Begin

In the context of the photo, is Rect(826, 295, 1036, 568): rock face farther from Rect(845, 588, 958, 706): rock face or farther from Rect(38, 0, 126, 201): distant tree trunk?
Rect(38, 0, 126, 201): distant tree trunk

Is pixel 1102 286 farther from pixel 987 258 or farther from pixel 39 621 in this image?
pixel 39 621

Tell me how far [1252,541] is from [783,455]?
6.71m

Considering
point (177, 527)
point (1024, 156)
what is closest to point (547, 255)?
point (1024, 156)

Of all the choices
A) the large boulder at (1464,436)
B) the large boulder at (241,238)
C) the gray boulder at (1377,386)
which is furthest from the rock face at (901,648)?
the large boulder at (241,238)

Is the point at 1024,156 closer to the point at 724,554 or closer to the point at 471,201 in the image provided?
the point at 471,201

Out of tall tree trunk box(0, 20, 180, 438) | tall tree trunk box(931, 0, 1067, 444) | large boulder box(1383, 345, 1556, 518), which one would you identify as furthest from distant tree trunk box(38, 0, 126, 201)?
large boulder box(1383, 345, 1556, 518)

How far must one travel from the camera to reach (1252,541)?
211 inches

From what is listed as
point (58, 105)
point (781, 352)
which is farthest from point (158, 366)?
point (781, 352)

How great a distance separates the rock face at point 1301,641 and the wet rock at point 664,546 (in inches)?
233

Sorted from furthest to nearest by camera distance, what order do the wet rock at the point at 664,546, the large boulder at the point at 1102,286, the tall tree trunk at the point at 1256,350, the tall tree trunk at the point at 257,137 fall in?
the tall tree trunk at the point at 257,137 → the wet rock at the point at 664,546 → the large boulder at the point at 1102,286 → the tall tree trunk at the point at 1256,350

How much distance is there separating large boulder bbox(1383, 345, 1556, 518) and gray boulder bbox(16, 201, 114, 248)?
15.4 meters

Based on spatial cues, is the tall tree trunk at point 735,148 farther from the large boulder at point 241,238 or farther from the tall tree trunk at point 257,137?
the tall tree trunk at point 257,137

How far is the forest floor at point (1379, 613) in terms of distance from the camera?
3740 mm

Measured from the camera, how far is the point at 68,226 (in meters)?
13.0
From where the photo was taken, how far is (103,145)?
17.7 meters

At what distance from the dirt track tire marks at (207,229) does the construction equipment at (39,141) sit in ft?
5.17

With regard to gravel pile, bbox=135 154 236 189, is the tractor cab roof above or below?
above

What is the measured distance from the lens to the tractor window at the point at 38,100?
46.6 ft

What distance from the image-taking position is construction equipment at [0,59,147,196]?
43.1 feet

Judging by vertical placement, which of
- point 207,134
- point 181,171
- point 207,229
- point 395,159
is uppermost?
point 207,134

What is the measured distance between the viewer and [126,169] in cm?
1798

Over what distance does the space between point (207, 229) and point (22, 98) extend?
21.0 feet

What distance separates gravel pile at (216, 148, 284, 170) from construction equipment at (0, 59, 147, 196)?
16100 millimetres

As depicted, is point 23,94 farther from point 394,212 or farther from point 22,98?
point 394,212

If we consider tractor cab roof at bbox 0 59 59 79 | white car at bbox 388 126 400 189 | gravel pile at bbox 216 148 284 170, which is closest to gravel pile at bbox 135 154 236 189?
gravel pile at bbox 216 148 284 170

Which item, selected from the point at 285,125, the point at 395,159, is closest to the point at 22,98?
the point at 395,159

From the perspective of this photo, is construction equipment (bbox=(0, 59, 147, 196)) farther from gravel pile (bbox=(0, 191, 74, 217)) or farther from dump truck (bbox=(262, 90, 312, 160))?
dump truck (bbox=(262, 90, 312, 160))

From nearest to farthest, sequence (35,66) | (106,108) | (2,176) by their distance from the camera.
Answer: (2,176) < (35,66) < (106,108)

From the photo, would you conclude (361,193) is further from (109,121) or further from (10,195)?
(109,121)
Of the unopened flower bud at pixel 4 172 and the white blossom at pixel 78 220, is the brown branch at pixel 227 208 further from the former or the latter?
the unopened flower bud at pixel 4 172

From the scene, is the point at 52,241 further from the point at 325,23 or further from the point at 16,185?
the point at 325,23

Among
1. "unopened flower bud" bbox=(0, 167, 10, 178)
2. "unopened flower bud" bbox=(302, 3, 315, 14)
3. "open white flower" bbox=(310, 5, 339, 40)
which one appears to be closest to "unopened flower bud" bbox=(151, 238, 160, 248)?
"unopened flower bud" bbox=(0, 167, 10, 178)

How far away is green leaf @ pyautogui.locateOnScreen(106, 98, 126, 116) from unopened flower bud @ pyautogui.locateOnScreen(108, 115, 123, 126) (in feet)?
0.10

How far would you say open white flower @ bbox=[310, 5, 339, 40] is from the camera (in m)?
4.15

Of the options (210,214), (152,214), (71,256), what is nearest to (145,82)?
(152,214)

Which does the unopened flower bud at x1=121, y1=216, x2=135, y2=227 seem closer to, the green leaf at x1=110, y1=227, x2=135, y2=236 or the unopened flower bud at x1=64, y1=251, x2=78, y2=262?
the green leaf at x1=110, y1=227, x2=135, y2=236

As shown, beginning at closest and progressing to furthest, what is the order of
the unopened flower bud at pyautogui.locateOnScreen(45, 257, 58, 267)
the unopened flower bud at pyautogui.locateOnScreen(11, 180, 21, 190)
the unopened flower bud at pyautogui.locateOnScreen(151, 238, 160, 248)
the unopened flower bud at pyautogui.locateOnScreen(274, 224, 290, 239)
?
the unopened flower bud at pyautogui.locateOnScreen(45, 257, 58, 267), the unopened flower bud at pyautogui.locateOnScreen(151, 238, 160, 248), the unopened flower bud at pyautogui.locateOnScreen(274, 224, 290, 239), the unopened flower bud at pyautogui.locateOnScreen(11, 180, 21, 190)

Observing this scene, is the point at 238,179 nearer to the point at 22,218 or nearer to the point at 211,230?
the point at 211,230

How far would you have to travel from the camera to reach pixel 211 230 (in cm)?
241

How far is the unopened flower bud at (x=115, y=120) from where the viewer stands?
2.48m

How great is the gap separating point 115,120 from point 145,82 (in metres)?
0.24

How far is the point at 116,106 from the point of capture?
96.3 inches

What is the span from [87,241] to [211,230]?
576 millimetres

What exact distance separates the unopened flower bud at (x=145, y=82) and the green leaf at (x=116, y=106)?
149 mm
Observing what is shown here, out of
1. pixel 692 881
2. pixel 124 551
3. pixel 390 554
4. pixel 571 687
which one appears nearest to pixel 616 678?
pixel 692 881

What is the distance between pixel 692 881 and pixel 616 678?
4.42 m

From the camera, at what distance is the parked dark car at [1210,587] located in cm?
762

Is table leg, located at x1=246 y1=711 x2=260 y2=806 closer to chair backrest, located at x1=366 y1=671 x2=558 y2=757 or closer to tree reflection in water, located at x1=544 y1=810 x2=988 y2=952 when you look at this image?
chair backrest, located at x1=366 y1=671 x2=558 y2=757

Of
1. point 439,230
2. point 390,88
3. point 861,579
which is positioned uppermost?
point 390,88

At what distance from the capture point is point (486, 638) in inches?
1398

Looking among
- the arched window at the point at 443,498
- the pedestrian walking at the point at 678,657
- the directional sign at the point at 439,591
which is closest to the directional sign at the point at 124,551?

End

● Your instructions: Extract the complete set of records unchanged.

● Completed exercise:
In the context of the photo, is Rect(826, 295, 1036, 568): rock face farther from Rect(845, 588, 958, 706): rock face or farther from Rect(38, 0, 126, 201): distant tree trunk?
Rect(38, 0, 126, 201): distant tree trunk

Is pixel 1102 286 farther from pixel 987 258 or farther from pixel 39 621 in this image?
pixel 39 621

Tell me how far [1252,541] is from [783,455]?
6.71m

Considering
point (177, 527)
point (1024, 156)
what is closest to point (547, 255)?
point (1024, 156)

Of all the choices
A) the large boulder at (1464,436)
B) the large boulder at (241,238)
C) the gray boulder at (1377,386)
which is furthest from the rock face at (901,648)?
the large boulder at (241,238)

Is the point at 1024,156 closer to the point at 724,554 or closer to the point at 471,201 in the image provided?
the point at 471,201

Out of tall tree trunk box(0, 20, 180, 438) | tall tree trunk box(931, 0, 1067, 444) | large boulder box(1383, 345, 1556, 518), which one would you identify as furthest from distant tree trunk box(38, 0, 126, 201)?
large boulder box(1383, 345, 1556, 518)

How far must one travel from the camera to reach (1252,541)?
211 inches

From what is listed as
point (58, 105)
point (781, 352)
which is farthest from point (158, 366)?
point (781, 352)

How great a distance separates the rock face at point 1301,641 and the wet rock at point 664,546 (in inches)?
233

Sorted from furthest to nearest by camera distance, what order do the wet rock at the point at 664,546, the large boulder at the point at 1102,286, the tall tree trunk at the point at 1256,350, the tall tree trunk at the point at 257,137 fall in?
the tall tree trunk at the point at 257,137 → the wet rock at the point at 664,546 → the large boulder at the point at 1102,286 → the tall tree trunk at the point at 1256,350

How much distance is there separating large boulder bbox(1383, 345, 1556, 518) and gray boulder bbox(16, 201, 114, 248)?
15.4 meters

Based on spatial cues, is the tall tree trunk at point 735,148 farther from the large boulder at point 241,238 or farther from the tall tree trunk at point 257,137?
the tall tree trunk at point 257,137

How far is the forest floor at point (1379, 613) in terms of distance from the camera?
3740 mm

Measured from the camera, how far is the point at 68,226 (in meters)?
13.0
From where the photo was taken, how far is (103,145)?
17.7 meters

At what distance from the dirt track tire marks at (207,229) does the construction equipment at (39,141) sit in ft?
5.17

With regard to gravel pile, bbox=135 154 236 189, is the tractor cab roof above or below?
above

What is the measured distance from the lens to the tractor window at the point at 38,100?
46.6 ft

What distance from the image-taking position is construction equipment at [0,59,147,196]?
43.1 feet

Judging by vertical placement, which of
- point 207,134
- point 181,171
- point 207,229
- point 395,159
is uppermost?
point 207,134

What is the measured distance between the viewer and [126,169] in cm?
1798

Over what distance does the space between point (207, 229) and point (22, 98) extend?
21.0 feet

What distance separates gravel pile at (216, 148, 284, 170) from construction equipment at (0, 59, 147, 196)?
16100 millimetres

As depicted, is point 23,94 farther from point 394,212 or farther from point 22,98?
point 394,212

If we consider tractor cab roof at bbox 0 59 59 79 | white car at bbox 388 126 400 189 | gravel pile at bbox 216 148 284 170, which is closest to gravel pile at bbox 135 154 236 189?
gravel pile at bbox 216 148 284 170

Which item, selected from the point at 285,125, the point at 395,159, is closest to the point at 22,98?
the point at 395,159

From the perspective of this photo, is construction equipment (bbox=(0, 59, 147, 196)) farther from gravel pile (bbox=(0, 191, 74, 217)) or farther from dump truck (bbox=(262, 90, 312, 160))?
dump truck (bbox=(262, 90, 312, 160))

From nearest to farthest, sequence (35,66) | (106,108) | (2,176) by their distance from the camera.
Answer: (2,176) < (35,66) < (106,108)

From the photo, would you conclude (361,193) is further from (109,121) or further from (10,195)?
(109,121)
Of the unopened flower bud at pixel 4 172 and the white blossom at pixel 78 220, is the brown branch at pixel 227 208 further from the former or the latter?
the unopened flower bud at pixel 4 172

From the scene, is the point at 52,241 further from the point at 325,23 or further from the point at 16,185?
the point at 325,23

Among
1. "unopened flower bud" bbox=(0, 167, 10, 178)
2. "unopened flower bud" bbox=(302, 3, 315, 14)
3. "open white flower" bbox=(310, 5, 339, 40)
which one appears to be closest to "unopened flower bud" bbox=(151, 238, 160, 248)?
"unopened flower bud" bbox=(0, 167, 10, 178)

How far away is green leaf @ pyautogui.locateOnScreen(106, 98, 126, 116) from unopened flower bud @ pyautogui.locateOnScreen(108, 115, 123, 126) (in feet)?
0.10

How far would you say open white flower @ bbox=[310, 5, 339, 40] is from the camera (in m)?
4.15

Of the options (210,214), (152,214), (71,256), what is nearest to (145,82)?
(152,214)

Which does the unopened flower bud at x1=121, y1=216, x2=135, y2=227 seem closer to, the green leaf at x1=110, y1=227, x2=135, y2=236 or the unopened flower bud at x1=64, y1=251, x2=78, y2=262?
the green leaf at x1=110, y1=227, x2=135, y2=236

As shown, beginning at closest and progressing to furthest, what is the order of
the unopened flower bud at pyautogui.locateOnScreen(45, 257, 58, 267)
the unopened flower bud at pyautogui.locateOnScreen(11, 180, 21, 190)
the unopened flower bud at pyautogui.locateOnScreen(151, 238, 160, 248)
the unopened flower bud at pyautogui.locateOnScreen(274, 224, 290, 239)
?
the unopened flower bud at pyautogui.locateOnScreen(45, 257, 58, 267), the unopened flower bud at pyautogui.locateOnScreen(151, 238, 160, 248), the unopened flower bud at pyautogui.locateOnScreen(274, 224, 290, 239), the unopened flower bud at pyautogui.locateOnScreen(11, 180, 21, 190)

Observing this scene, is the point at 238,179 nearer to the point at 22,218 or nearer to the point at 211,230?
the point at 211,230

How far would you have to travel from the camera to reach pixel 211 230 (in cm)?
241

How far is the unopened flower bud at (x=115, y=120) from where the viewer stands?
2.48m

How great is the gap separating point 115,120 from point 145,82 (in metres)?
0.24

How far is the point at 116,106 from the point of capture?
96.3 inches

What is the span from [87,241] to [211,230]?
576 millimetres

What exact distance separates the unopened flower bud at (x=145, y=82) and the green leaf at (x=116, y=106)?
149 mm
Observing what is shown here, out of
1. pixel 692 881
2. pixel 124 551
3. pixel 390 554
4. pixel 571 687
which one appears nearest to pixel 616 678?
pixel 692 881

What is the distance between pixel 692 881 and pixel 616 678?
4.42 m

From the camera, at what distance is the parked dark car at [1210,587] located in cm?
762

Is table leg, located at x1=246 y1=711 x2=260 y2=806 closer to chair backrest, located at x1=366 y1=671 x2=558 y2=757 or closer to tree reflection in water, located at x1=544 y1=810 x2=988 y2=952 when you look at this image?
chair backrest, located at x1=366 y1=671 x2=558 y2=757

Of
1. point 439,230
2. point 390,88
3. point 861,579
which is positioned uppermost?
point 390,88

At what distance from the capture point is point (486, 638) in inches?
1398

Looking among
- the arched window at the point at 443,498
- the pedestrian walking at the point at 678,657
- the directional sign at the point at 439,591
which is closest to the directional sign at the point at 124,551?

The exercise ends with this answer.